Terjadi penurunan kadar asam laktat darah setelah latihan submaksimal. Fox
(1993) membuktikan bahwa kadar asam laktat darah untuk kembali kondisi awal
sebelum latihan submaksimal membutuhkan pemulihan 60 menit. Studi lainnya dari
Golnick (1986) mengatakan butuh 30-40 menit dan Glesson (1998) menyatakan 30120 menit waktu pemulihan.
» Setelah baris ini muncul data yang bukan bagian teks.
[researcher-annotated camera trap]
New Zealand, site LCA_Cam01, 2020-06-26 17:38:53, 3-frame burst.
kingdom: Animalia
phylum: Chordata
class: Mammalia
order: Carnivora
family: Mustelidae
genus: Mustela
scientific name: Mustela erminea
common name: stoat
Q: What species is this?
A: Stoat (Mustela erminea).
Wilmore (2008) menyatakan bahwa seorang atlet bisa
melanjutkan melakukan latihan pada intensitas yang relatif tinggi dalam kondisi asam
laktat 6-7 mMol/L. Oleh karena itu dengan nilai rerata kadar asam laktat penelitian
sebesar 3,109 mMol/L, seseorang dapat melakukan latihan lagi dengan resiko terjadi
kelelahan yang kecil (Purnomo, 2011).
Untuk membersihkan kadar asam laktat darah dalam tubuh lebih cepat dengan
melakukan aktivitas ringan daripada tidak melakukan aktivitas apapun (Venom,
2007). Pemulihan dengan aktif berlari secara kontinyu dengan ritme yang ditentukan
sendiri akan lebih cepat menurunkan kadar asam laktat dari pada pemulihan pasif
(Fox, 1993). Pada penelitian ini pemulihan yang dilakukan termasuk pemulihan pasif
sehingga penurunan kadar asam laktat tidak begitu cepat serta belum sepenuhnya
kembali ke kondisi awal sebelum latihan submaskimal. Pemusnahan asam laktat
darah terjadi melalui oksidasi dalam serabut otot, laktat yang tidak teroksidasi akan
berdifusi dari otot yang aktif ke dalam kapiler dan akan menuju hati. Melalui siklus
Cori laktat dapat diubah menjadi piruvat, jika ada oksigen akan diubah menjadi
glukosa. Glukosa ini dapat dimetabolisme oleh otot yang aktif atau disimpan dalam
otot sebagai glikogen untuk digunakan kemudian (Sport Advisor, 2007). Tetapi
menurut Petersen (2005), ada bukti bahwa bukan organ hati saja yang bisa mengubah
asam laktat darah melalui siklus Cori, tetapi jaringan otot merah, jantung, dan otak
secara langsung dapat mengoksidasi asam laktat sehinggan bisa digunakan menjadi
energi (Purnomo, 2011)
Menurut Haliwell antioksidan yang terdapat dalam tubuh kita dapat dibagi
menjadi dua yaitu : antioksidan yang terletak didalam sel atau antioksidan enzimatik
dan antioksidan yang terletak diluar sel atau antioksidan non enzimatik. SOD adalah
merupakan salah satu indikator yang digunakan untuk mencegah pembentukan
senyawa radikal atau reaksi antara senyawa radikal atau oksidan lain dengan molekul
tubuh (Harjanto, 2003). Hasil analisis pada variabel aktivitas SOD eritrosit sebelum
olahraga submaksimal diperoleh nilai rerata sebesar 70,727 %. Dalam kondisi normal,
tubuh akan memproduksi antioksidan sebagai sistem pertahan tubuh akibat
meningkatnya jumlah produksi dari radikal bebas ( Reall dalam indah, 2001). Jadi
produksi antioksidan ini mutlak diperlukan sebagai salah satu sistem proteksi dari
tingkat seluler (Purnomo, 2011).
Tidak seimbangnya antara pertahanan antioksidan tubuh dan radikal bebas
menyebabkan stres oksidatif. Intensitas dan durasi latihan berpengaruh terhadap
tingkat stres oksidatif. Stres oksidatif dapat menyebabkan terganggunya integritas
membran, terjadinya apoptosis, tidak bekerjanya enzim ( salah satunya SOD), dan
kerusakan DNA (Niess dkk, 1999 dalam Purnomo, 2011).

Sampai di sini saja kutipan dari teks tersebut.